- **Set exercise**
Reproduce every line of the listing below word for word, changing nothing.

Records:
________________________________________
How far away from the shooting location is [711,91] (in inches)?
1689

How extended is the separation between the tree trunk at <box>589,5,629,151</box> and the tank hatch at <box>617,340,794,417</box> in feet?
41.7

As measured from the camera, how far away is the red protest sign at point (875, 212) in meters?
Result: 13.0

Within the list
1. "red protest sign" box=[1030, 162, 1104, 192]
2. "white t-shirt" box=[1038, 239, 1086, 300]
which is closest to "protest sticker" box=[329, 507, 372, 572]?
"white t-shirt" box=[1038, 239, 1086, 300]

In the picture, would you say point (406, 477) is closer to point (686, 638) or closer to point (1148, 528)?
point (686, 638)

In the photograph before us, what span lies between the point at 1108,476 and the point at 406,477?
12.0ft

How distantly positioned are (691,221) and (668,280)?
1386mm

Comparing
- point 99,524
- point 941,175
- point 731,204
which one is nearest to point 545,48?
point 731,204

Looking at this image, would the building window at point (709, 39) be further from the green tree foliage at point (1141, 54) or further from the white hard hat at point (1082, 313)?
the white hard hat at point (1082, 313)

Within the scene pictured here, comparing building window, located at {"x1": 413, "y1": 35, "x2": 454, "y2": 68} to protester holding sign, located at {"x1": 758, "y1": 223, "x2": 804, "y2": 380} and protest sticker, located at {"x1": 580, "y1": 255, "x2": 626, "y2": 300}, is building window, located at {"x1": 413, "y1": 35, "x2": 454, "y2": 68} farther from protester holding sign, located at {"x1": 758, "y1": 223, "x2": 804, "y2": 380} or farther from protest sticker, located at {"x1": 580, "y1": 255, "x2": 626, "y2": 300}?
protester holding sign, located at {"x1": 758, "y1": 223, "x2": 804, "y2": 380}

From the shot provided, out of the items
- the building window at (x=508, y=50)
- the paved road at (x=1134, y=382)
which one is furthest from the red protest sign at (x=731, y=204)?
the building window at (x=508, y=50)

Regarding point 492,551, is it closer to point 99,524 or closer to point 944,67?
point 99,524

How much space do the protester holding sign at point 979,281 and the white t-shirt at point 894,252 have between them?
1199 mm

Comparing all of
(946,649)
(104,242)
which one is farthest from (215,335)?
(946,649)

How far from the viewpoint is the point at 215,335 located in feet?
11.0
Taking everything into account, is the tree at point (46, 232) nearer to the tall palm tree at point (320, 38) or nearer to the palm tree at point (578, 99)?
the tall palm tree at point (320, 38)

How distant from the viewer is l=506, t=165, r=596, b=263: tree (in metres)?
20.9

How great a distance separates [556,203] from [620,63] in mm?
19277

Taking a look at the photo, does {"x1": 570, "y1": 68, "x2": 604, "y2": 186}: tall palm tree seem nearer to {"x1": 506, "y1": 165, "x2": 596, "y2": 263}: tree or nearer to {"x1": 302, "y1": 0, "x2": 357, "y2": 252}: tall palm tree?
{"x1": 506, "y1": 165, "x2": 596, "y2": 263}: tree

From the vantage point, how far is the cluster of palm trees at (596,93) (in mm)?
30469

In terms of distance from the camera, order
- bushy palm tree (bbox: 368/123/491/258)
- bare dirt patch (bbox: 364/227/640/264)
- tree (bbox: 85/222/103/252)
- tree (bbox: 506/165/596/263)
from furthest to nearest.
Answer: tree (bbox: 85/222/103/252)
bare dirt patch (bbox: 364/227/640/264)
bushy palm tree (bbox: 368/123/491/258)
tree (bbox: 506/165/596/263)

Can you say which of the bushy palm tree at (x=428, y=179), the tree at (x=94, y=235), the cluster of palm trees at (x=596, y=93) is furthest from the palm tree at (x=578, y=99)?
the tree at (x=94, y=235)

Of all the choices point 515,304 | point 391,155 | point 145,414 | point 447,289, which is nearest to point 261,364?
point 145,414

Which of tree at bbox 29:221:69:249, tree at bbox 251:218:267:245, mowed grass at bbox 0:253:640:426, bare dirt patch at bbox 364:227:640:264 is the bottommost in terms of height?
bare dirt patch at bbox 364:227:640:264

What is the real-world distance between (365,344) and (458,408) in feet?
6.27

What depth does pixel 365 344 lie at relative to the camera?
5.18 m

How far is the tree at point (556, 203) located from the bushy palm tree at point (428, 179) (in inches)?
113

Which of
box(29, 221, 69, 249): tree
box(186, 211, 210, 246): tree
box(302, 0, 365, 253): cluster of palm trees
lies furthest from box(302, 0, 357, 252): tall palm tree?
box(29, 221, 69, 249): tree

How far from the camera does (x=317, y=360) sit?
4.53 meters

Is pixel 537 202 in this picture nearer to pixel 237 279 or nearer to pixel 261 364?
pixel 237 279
________________________________________
- **Answer to this problem**
How far away from the shooting location is [711,91] (in inches)?
1689

How extended is the separation between the tree trunk at <box>589,5,629,151</box> and the tank hatch at <box>617,340,794,417</box> in feet?
41.7

As measured from the camera, how far away is the red protest sign at point (875, 212) in meters?
Result: 13.0

Within the list
1. "red protest sign" box=[1030, 162, 1104, 192]
2. "white t-shirt" box=[1038, 239, 1086, 300]
which is closest to "protest sticker" box=[329, 507, 372, 572]?
"white t-shirt" box=[1038, 239, 1086, 300]

In the picture, would you say point (406, 477) is closer to point (686, 638) or closer to point (1148, 528)?
point (686, 638)

In the photograph before us, what span lies between the point at 1108,476 and the point at 406,477?
12.0ft

How distantly positioned are (691,221) and (668,280)?
1386mm

Comparing
- point 99,524
- point 941,175
- point 731,204
which one is nearest to point 545,48?
point 731,204

Looking at this image, would the building window at point (709, 39) be further from the green tree foliage at point (1141, 54) or further from the white hard hat at point (1082, 313)?
the white hard hat at point (1082, 313)

Within the scene pictured here, comparing building window, located at {"x1": 413, "y1": 35, "x2": 454, "y2": 68} to protester holding sign, located at {"x1": 758, "y1": 223, "x2": 804, "y2": 380} and protest sticker, located at {"x1": 580, "y1": 255, "x2": 626, "y2": 300}, is building window, located at {"x1": 413, "y1": 35, "x2": 454, "y2": 68} farther from protester holding sign, located at {"x1": 758, "y1": 223, "x2": 804, "y2": 380} or farther from protest sticker, located at {"x1": 580, "y1": 255, "x2": 626, "y2": 300}?
protester holding sign, located at {"x1": 758, "y1": 223, "x2": 804, "y2": 380}

From the shot provided, out of the items
- the building window at (x=508, y=50)
- the paved road at (x=1134, y=382)
which one is furthest from the red protest sign at (x=731, y=204)?
the building window at (x=508, y=50)

Regarding point 492,551, is it closer to point 99,524 or closer to point 944,67?
point 99,524

How much space do the protester holding sign at point 979,281 and the white t-shirt at point 894,252 have between them?
1199 mm

Comparing all of
(946,649)
(104,242)
which one is farthest from (215,335)?
(946,649)

How far from the viewpoint is the point at 215,335 located in feet?
11.0
Taking everything into account, is the tree at point (46, 232) nearer to the tall palm tree at point (320, 38) or nearer to the palm tree at point (578, 99)?
the tall palm tree at point (320, 38)

How distant from the viewer is l=506, t=165, r=596, b=263: tree (in metres)?
20.9

How great a distance separates [556,203] from [620,63] in mm?
19277

Taking a look at the photo, does {"x1": 570, "y1": 68, "x2": 604, "y2": 186}: tall palm tree seem nearer to {"x1": 506, "y1": 165, "x2": 596, "y2": 263}: tree or nearer to {"x1": 302, "y1": 0, "x2": 357, "y2": 252}: tall palm tree?
{"x1": 506, "y1": 165, "x2": 596, "y2": 263}: tree

From the vantage point, how far is the cluster of palm trees at (596,93) (in mm)?
30469

In terms of distance from the camera, order
- bushy palm tree (bbox: 368/123/491/258)
- bare dirt patch (bbox: 364/227/640/264)
- tree (bbox: 85/222/103/252)
- tree (bbox: 506/165/596/263)
from furthest to nearest.
Answer: tree (bbox: 85/222/103/252)
bare dirt patch (bbox: 364/227/640/264)
bushy palm tree (bbox: 368/123/491/258)
tree (bbox: 506/165/596/263)

Can you say which of the bushy palm tree at (x=428, y=179), the tree at (x=94, y=235), the cluster of palm trees at (x=596, y=93) is furthest from the palm tree at (x=578, y=99)?
the tree at (x=94, y=235)

Of all the choices point 515,304 | point 391,155 | point 145,414 | point 447,289, which is nearest to point 261,364?
point 145,414

Which of tree at bbox 29:221:69:249, tree at bbox 251:218:267:245, mowed grass at bbox 0:253:640:426, bare dirt patch at bbox 364:227:640:264 is the bottommost in terms of height?
bare dirt patch at bbox 364:227:640:264

What is the real-world distance between (365,344) and (458,408) in feet?
6.27

What depth does pixel 365 344 lie at relative to the camera?
5.18 m

How far is the tree at point (556, 203) located from the bushy palm tree at point (428, 179) (in inches)?
113

Which of
box(29, 221, 69, 249): tree
box(186, 211, 210, 246): tree
box(302, 0, 365, 253): cluster of palm trees
lies furthest from box(302, 0, 357, 252): tall palm tree?
box(29, 221, 69, 249): tree

How far from the camera does (x=317, y=360) sit?
4.53 meters

Is pixel 537 202 in this picture nearer to pixel 237 279 or nearer to pixel 261 364?
pixel 237 279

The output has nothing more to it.